A deep dive into her new book of essays, “Azadi.”

By Literature

Illustration by Jade Sheng.

AZAADI 

            – chants my 80-year-old grandmother

every night before she goes to sleep – 

If I die, I’ll tell your grandpa, I fought with my tongue

I fought with my tongue in Kashmir, 

we fight … With Every. Single. Breath. in Kashmir.

with tongue and pens and arms

— Zainab Ahmed

“Azaadi.” The first time I heard this word, I must have been a toddler. The first time I understood this word, I was a teenager grieving the loss of someone I called home. Since then I’ve lived, breathed, and felt this word everyday. For the rest of India, it’s a catchy slogan, a Bollywood hit song, a Primetime episode. For Kashmiris, it’s the fight for survival. Fight for identity. From the day we are born till the day we are killed or die.

Azaadi, the Urdu word for “freedom,” was first coined in Kashmir when a group of people came out in the streets of Srinagar demanding freedom from the Indian Oppression in the early 1990s. They hardly knew that 19 years later, this word would become an anthem for freedom echoing in the capital city of the same country that imposed a never-before-seen, undemocratic communication blockade in Kashmir on Aug. 5, 2019. 

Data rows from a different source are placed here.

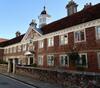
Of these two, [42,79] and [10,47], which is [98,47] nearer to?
[42,79]

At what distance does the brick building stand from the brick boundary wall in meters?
5.28

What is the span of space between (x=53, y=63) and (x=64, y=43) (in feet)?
13.4

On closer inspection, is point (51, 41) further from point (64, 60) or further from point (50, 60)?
point (64, 60)

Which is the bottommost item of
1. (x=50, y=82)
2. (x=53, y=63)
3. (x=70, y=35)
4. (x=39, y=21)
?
(x=50, y=82)

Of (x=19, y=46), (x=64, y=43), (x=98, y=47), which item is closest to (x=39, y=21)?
(x=19, y=46)

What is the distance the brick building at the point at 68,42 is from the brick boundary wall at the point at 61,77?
5284 mm

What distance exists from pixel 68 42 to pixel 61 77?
31.3 feet

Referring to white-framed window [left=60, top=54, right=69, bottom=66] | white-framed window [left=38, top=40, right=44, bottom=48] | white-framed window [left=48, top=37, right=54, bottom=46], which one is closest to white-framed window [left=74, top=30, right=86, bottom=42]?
white-framed window [left=60, top=54, right=69, bottom=66]

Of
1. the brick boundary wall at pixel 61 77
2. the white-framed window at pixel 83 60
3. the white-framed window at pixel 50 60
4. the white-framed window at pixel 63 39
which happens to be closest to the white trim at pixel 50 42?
the white-framed window at pixel 50 60

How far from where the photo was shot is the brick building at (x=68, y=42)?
20391mm

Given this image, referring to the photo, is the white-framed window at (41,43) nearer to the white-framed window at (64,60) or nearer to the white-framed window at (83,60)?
the white-framed window at (64,60)

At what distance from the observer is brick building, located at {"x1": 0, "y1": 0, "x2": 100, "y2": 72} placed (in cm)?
2039

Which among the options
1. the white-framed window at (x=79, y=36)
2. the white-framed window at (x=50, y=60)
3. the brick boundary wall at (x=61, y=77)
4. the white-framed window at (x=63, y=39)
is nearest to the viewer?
the brick boundary wall at (x=61, y=77)

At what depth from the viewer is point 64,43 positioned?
2527 centimetres
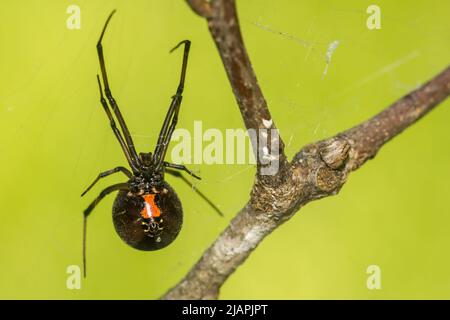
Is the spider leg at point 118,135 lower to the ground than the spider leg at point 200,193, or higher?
higher

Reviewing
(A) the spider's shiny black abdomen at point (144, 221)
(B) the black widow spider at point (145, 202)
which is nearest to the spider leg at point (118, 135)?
(B) the black widow spider at point (145, 202)

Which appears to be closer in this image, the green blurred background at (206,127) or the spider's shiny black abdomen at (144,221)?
the spider's shiny black abdomen at (144,221)

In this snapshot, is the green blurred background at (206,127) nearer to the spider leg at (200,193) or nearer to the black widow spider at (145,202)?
the spider leg at (200,193)

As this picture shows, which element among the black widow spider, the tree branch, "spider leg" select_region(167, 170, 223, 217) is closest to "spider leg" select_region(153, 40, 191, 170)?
the black widow spider

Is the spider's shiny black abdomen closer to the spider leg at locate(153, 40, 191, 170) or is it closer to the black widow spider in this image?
the black widow spider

They also never thought that someday an Indian writer with short grey hair, rusty smile, and fire in her heart would use it as a title of one of her books.

Arundhati Roy’s new book “Azadi: Freedom. Fascism. Fiction” is about the echo of silence that has engulfed India. It lies between the overlapping world of fiction and reality. Between hope and fear. Between now and then.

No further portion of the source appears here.